Thalessemia is a genetic blood disorder, in which there are less hemoglobin and fewer red blood cells in the body. Hemoglobin carries oxygen in the blood, low hemoglobin will cause lack of oxygen in different parts of the body. Organs will starve for oxygen and can't function properly. Low red blood cell count will cause anemia, which eventually leads to fatigue. In worldwide, there are around 350,000 births with severe thalassemia.
There are two major types of thalassemia:
- Beta-thalassemia- Beta-thalassemia major (Cooley's disease) reduces the production of hemoglobin to much lower extent. It's a very serious illness, as hemoglobin is major carrier of oxygen in different organs of body.
- Alpha-thalassemia: Two types of alpha-thalassemia are present, thalassamia major is a very severe anemia, where anemia occurs even before birth. The mother is itself at the risk of complex pregnancy. And another type of alpha -thalassemia is hemoglobin h disease, where there is moderately severe anemia occurs due to low production of alpha globin chains in hemoglobin.
Symptoms and causes of thalassemia:
- Symptoms of thalassemia may include:
- Pale or yellowish skin
- Facial bone deformities
- Slow growth
- Abdominal swelling
- Dark urine
- Cause of thalassemia is mainly due to the mutation of any of the 4 genes, or all of the four genes which are required to form hemoglobin. 4 globulin chains are needed to make hemoglobin, imbalance in the globin chains, or inactive globin chain lead to low production of hemoglobin.
- Mutation in one of the 4 genes will not show any symptoms, the person will be a carrier and not a thalassemia major patient.
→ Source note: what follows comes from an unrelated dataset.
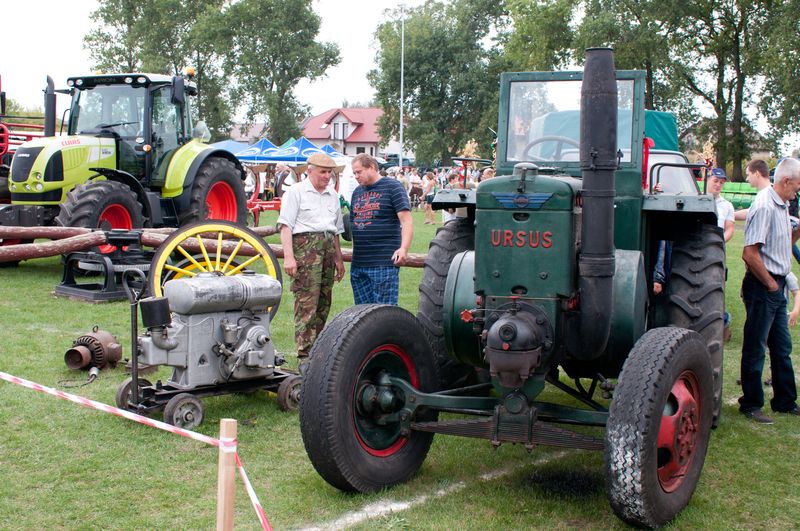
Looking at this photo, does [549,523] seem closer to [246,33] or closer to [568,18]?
[568,18]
Increase in mutation genes will lead to major thalassemia symptoms. Mutation in 4 genes is a rare case, and child born with that either die within some months or need a life long blood transfusion therapy. A child born can be treated with a blood transfusion and bone marrow transplant.
Risk factors of thalassemia:
- Family history of thalassemia: Thalassemia is passed from parents to children through mutated hemoglobin genes. If you have a family history of thalassemia, you may have an increased risk of the condition.
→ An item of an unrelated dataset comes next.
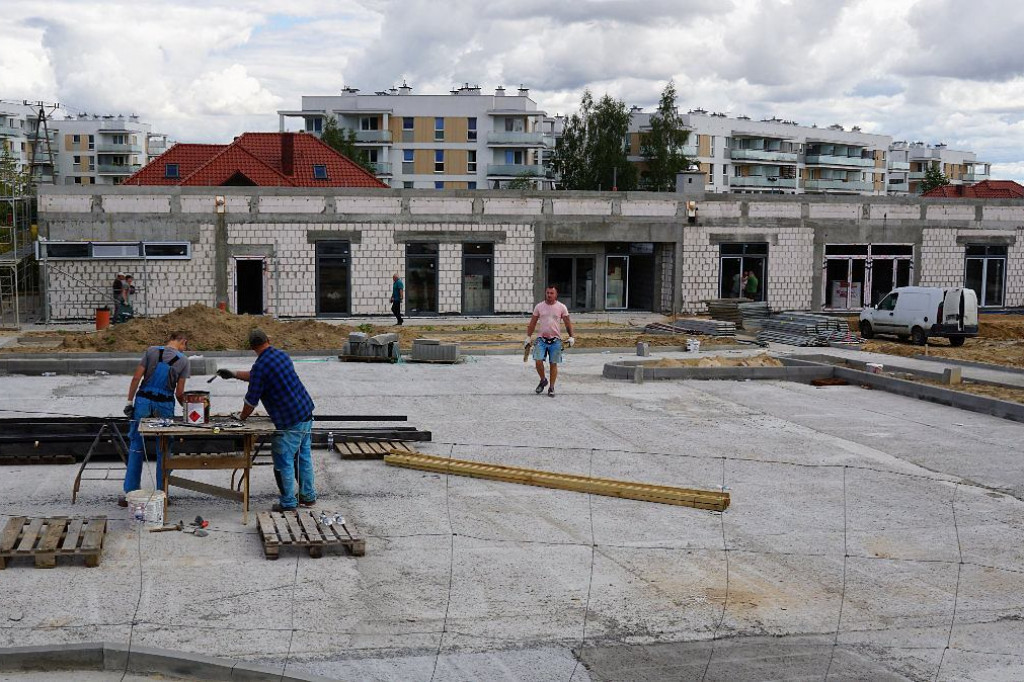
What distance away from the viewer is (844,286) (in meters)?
42.2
- Certain ancestry: Thalassemia occurs most often in African-Americans and in people of Mediterranean and Southeast Asian ancestry. People's from united states have less risk of getting thalassemia.
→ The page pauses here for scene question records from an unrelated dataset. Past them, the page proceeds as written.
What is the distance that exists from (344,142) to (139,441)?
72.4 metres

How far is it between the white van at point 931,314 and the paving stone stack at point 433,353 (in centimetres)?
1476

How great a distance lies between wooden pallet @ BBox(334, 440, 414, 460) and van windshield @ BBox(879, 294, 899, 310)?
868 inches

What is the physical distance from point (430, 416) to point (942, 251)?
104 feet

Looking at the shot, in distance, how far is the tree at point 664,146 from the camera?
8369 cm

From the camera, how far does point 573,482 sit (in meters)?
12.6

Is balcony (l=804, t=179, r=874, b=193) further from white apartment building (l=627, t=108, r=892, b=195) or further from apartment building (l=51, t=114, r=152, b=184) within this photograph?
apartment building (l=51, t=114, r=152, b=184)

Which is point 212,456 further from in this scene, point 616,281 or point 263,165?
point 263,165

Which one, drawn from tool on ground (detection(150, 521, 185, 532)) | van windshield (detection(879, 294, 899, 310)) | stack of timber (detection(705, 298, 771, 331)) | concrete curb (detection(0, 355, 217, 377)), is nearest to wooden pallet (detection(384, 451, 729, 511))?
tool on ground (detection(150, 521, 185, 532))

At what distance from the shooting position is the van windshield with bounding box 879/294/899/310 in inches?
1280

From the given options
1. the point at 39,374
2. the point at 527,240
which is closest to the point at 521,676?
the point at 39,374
Complications of thalassemia:
Certain complication can occur through long term severe thalassemias, which are:
- Bone deformities: Thalassemia can result in abnormal bone structure, especially in the face and skull. Bone marrow expansion also makes bones thin and brittle, increasing the chance of broken bones.
- Enlarged spleen (splenomegaly): Thalassemia is often accompanied by the destruction of a large number of red blood cells. This causes the spleen to enlarge and work harder than normal. Splenomegaly can make anemia worse, and it can reduce the life of transfused red blood cells.
- Slowed growth rates. Anemia can cause a child's growth to slow. And thalassemia may cause a delay in puberty.
- Heart problems. Heart problems - such as congestive heart failure and abnormal heart rhythms (arrhythmias) - may be associated with severe thalassemia.
Treatment from moderate to severe thalassemia may include:
- Medications: Certain medications can decrease the symptoms and help in the red blood cell count, but medication can only be limited to mild to moderate thalassemia.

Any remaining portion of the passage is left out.